Any House Any Task: Scalable Long-Horizon Planning for Abstract Human Tasks
Zhihong Liu, Yang Li, Rengming Huang, Cewu Lu, Panpan Cai
TL;DR
AHAT tackles open-world, long-horizon household planning under abstract human instructions by training an LLM to generate a sequence of PDDL-grounded subgoals grounded in a textual scene graph, which are then solved by a symbolic planner to yield executable plans. The model is trained with TGPO, a trace-guided RL method that externally corrects intermediate reasoning traces to improve subgoal decomposition, aided by constrained sampling and a two-pass optimization loop. A large synthetic dataset (50k tasks) built from 308 scene graphs and 1.6k personas supports supervised fine-tuning and TGPO, enabling strong generalization across in-domain and out-of-domain tasks and scalable performance as environment size, plan length, and constraint complexity grow. Across AHAT, human, and public benchmarks, AHAT achieves higher success rates and faster planning times than prompting-based, LLM-only, and prior RL-based approaches, demonstrating robust applicability to complex, abstract household tasks with scalable reasoning and planning capabilities.
Abstract
Open world language conditioned task planning is crucial for robots operating in large-scale household environments.
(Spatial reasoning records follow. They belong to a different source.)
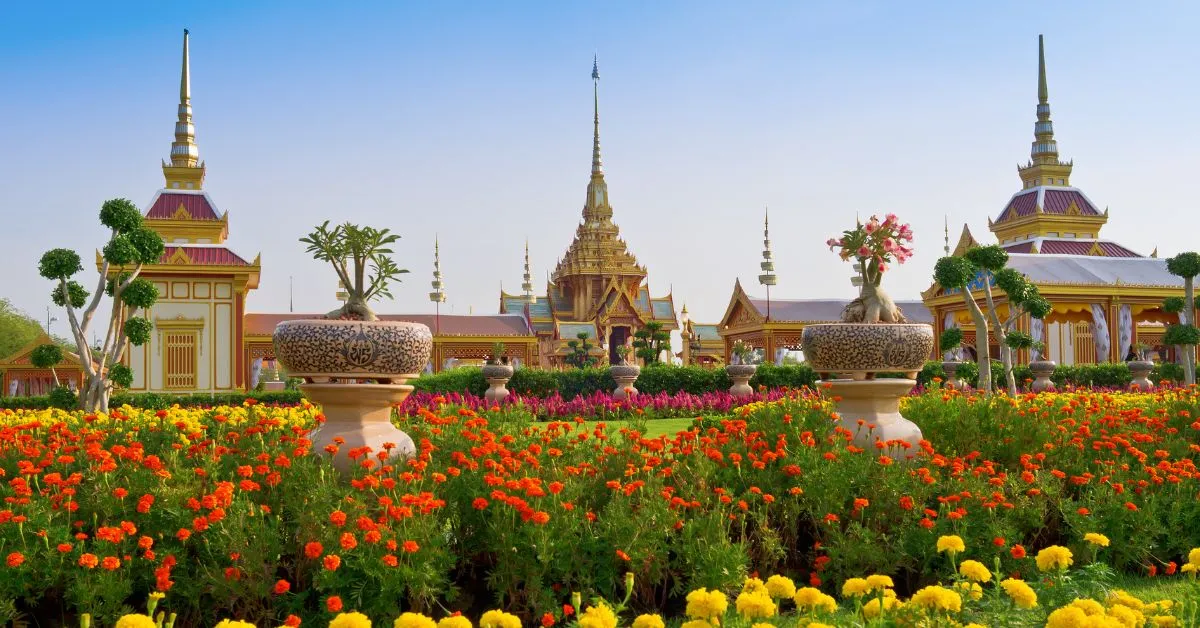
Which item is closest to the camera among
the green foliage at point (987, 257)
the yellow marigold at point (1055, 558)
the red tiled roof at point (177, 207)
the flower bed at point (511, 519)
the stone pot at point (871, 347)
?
the yellow marigold at point (1055, 558)

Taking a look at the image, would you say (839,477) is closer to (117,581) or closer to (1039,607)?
(1039,607)

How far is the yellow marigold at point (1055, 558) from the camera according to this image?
348cm

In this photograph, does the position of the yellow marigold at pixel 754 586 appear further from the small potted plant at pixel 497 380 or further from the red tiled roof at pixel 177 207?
the red tiled roof at pixel 177 207

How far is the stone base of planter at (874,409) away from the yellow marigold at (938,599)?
3.89m

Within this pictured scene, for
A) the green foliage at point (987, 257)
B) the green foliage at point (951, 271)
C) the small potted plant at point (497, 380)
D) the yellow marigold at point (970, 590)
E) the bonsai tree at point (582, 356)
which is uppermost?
the green foliage at point (987, 257)

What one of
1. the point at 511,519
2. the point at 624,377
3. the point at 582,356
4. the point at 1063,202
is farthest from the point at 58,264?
the point at 1063,202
While many recent works attempt to address this problem using Large Language Models (LLMs) via prompting or training, a key challenge remains scalability. Performance often degrades rapidly with increasing environment size, plan length, instruction ambiguity, and constraint complexity. In this work, we propose Any House Any Task (AHAT), a household task planner optimized for long-horizon planning in large environments given ambiguous human instructions. At its core, AHAT utilizes an LLM trained to map task instructions and textual scene graphs into grounded subgoals defined in the Planning Domain Definition Language (PDDL). These subgoals are subsequently solved to generate feasible and optimal long-horizon plans through explicit symbolic reasoning. To enhance the model's ability to decompose complex and ambiguous intentions, we introduce TGPO, a novel reinforcement learning algorithm that integrates external correction of intermediate reasoning traces into Group Relative Policy Optimization (GRPO). Experiments demonstrate that AHAT achieves significant performance gains over state-of-the-art prompting, planning, and learning methods, particularly in human-style household tasks characterized by brief instructions but requiring complex execution plans.